Circulating Vitamin D Concentration and Risk of Breast Cancer: A Mendelian Randomization Study
Dimitrakopoulou et al. recently published Mendelian randomization analyses which leveraged large genetic epidemiology networks involving a total of 70,563 cancer cases (breast, prostate, lung, ovarian, colorectal, pancreatic, and neuroblastoma) and 84,418 controls to determine if circulating concentrations of vitamin D are causally associated with cancer risk . The authors found little evidence for a linear causal association of serum vitamin D levels with risk of any of the seven cancers or subtypes. In particular, for breast cancer, GWAS summary statistics based on 15,748 cases and 18,084 controls (of which 4,939 were Estrogen Receptor negative (ER-) cases) as collected by DRIVE was used.

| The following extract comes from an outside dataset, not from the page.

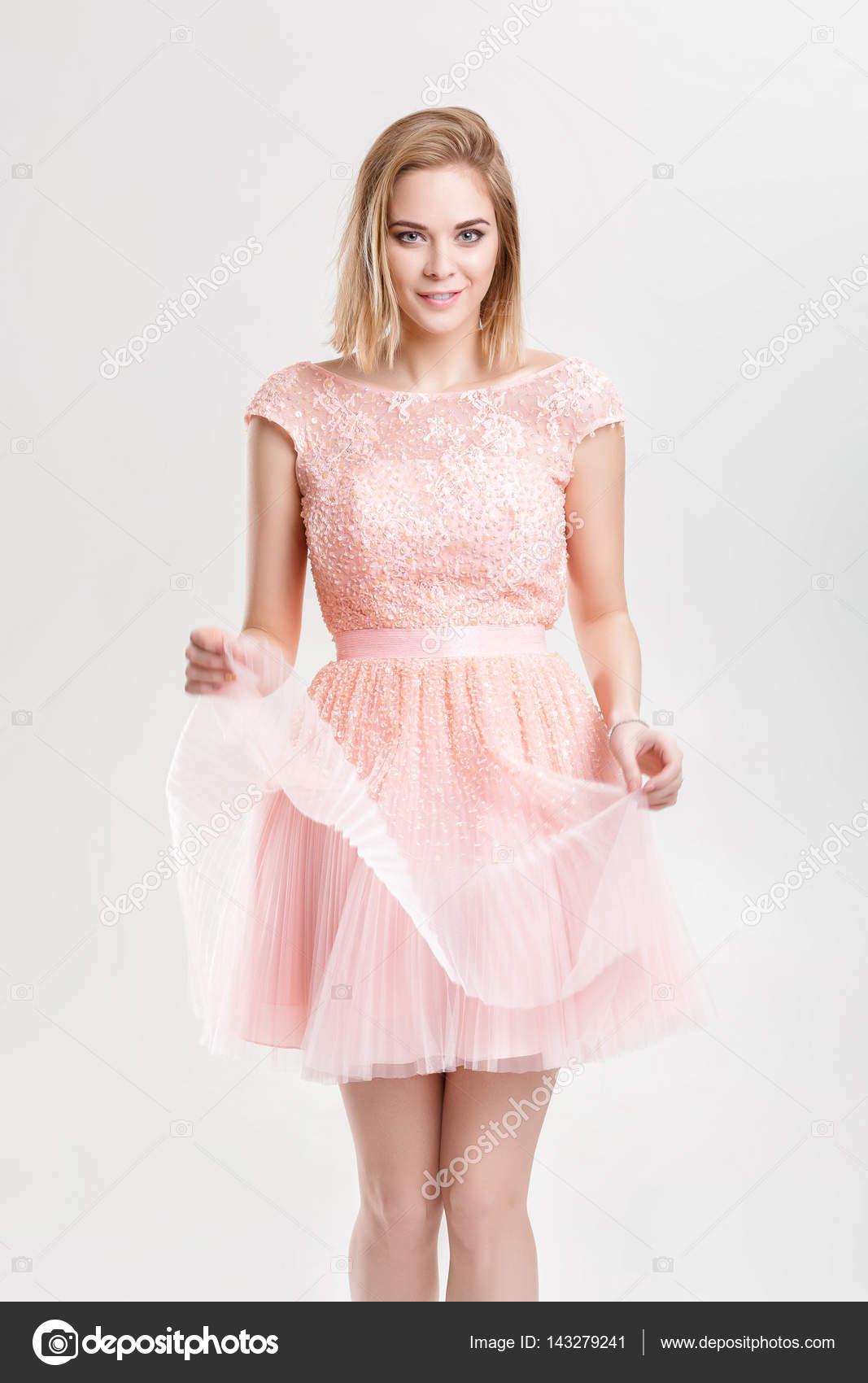 hermosa mujer rubia en un vestido de Cóctel rosa bailando y havin ...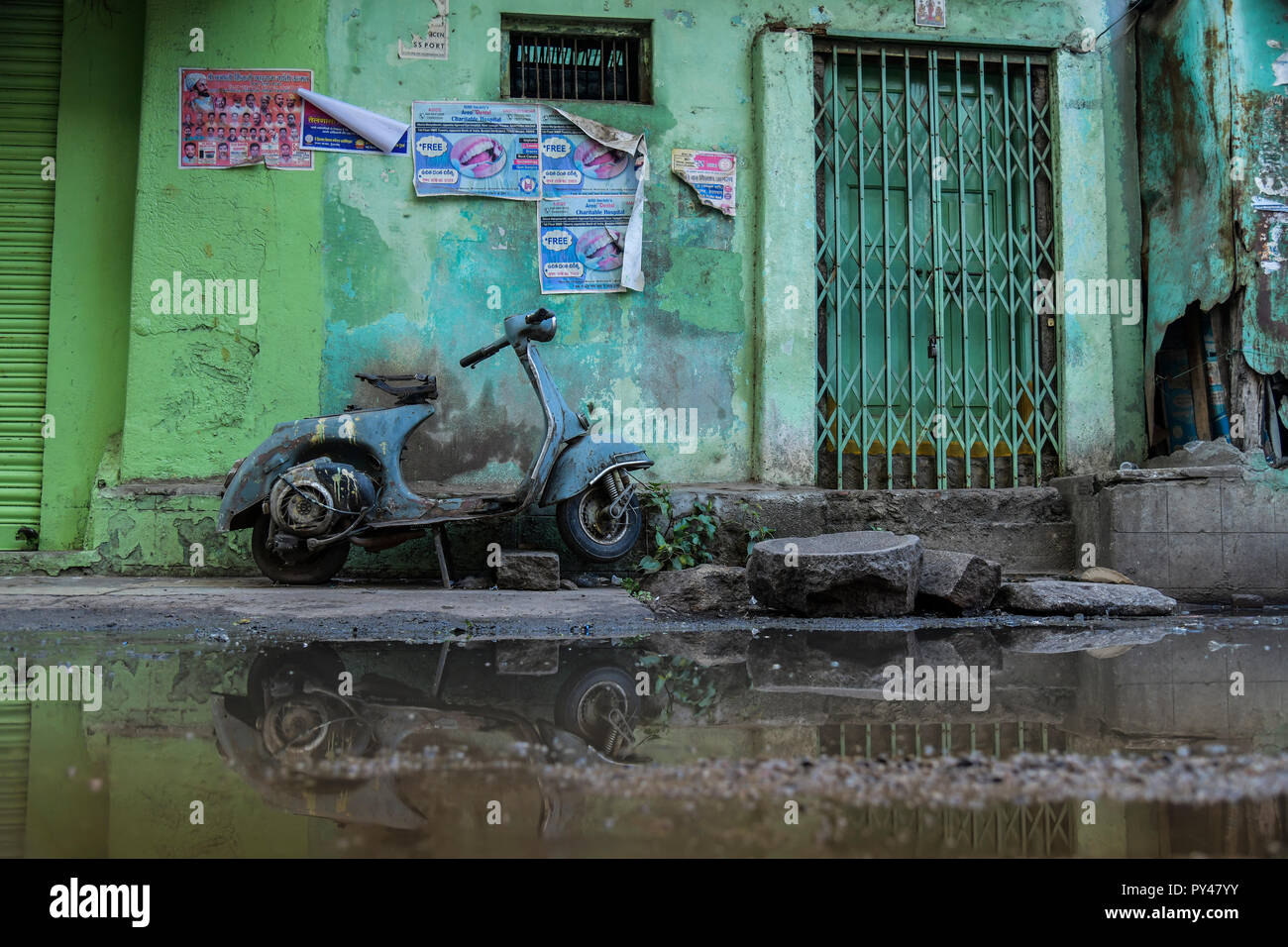 Antique scooter in stagnant water resulted this reflection thus making beautiful composition. - Stock Image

We update these analyses using two new GWAS of breast cancer including 122,977 overall cases (105,974 controls) and 21,468 ER cases (100,594 controls) [2,3] and an updated GWAS of circulating vitamin D concentrations, performed in 79,366 individuals, which replicated four and identified two new vitamin D (25(OH)D) genetic loci  (Table1). In concordance with previous reported findings , and as shown in Table2, the odds ratio per unit increase in the natural log-scale of genetically-predicted 25(OH)D concentration using inverse-variance weighted method was 1.05 (95%CI: 0.92-1.19) for overall breast cancer, 1.00 (0.86-1.16) for the ER+ subset, and 1.05 (0.78-1.40) for the ER- subset.
Causal inference of the inverse-variance weighted Mendelian randomization requires several assumptions being met, we also performed MR-Egger regression which is robust to some violation of these assumptions. We did not find any significant effect (MR-Egger, overall: 1.04 (0.81-1.33); ER+: 1.03 (0.78, 1.35); ER-: 1.15 (0.64-2.08)), with no evidence for directional pleiotropy (P-value for intercept from MR-Egger regression: 0.92, 0.82 and 0.70, respectively). A weighted median Mendelian randomization analysis did not alter the estimates apparently (overall: 1.05 (0.91-1.20); ER+: 1.00 (0.85-1.18); ER-: 1.13 (0.87-1.46)). Our updated results provide no evidence of a putative causal relationship between serum vitamin D levels and risk of breast cancer.
A link to Table1 and Table2 https://drive.google.com/open?id=1ksH5-hhEqz-JPXMlppZZouXBnJG3b5qf
Xia Jiang, Postdoctoral Fellow1, Shaneda Warren Andersen, Assistant Professor2, Niki L Dimou, Post-doctoral Fellow3, Deborah Thompson, Professor4, Konstantinos K Tsilidis, Assistant Professor3,5, Wei Zheng, Professor2, Peter Kraft, Professor1
1. Department of Epidemiology and Biostatistics, Harvard T.H.Chan School of Public Health, 677 Huntington Avenue, Boston 02115, MA, USA.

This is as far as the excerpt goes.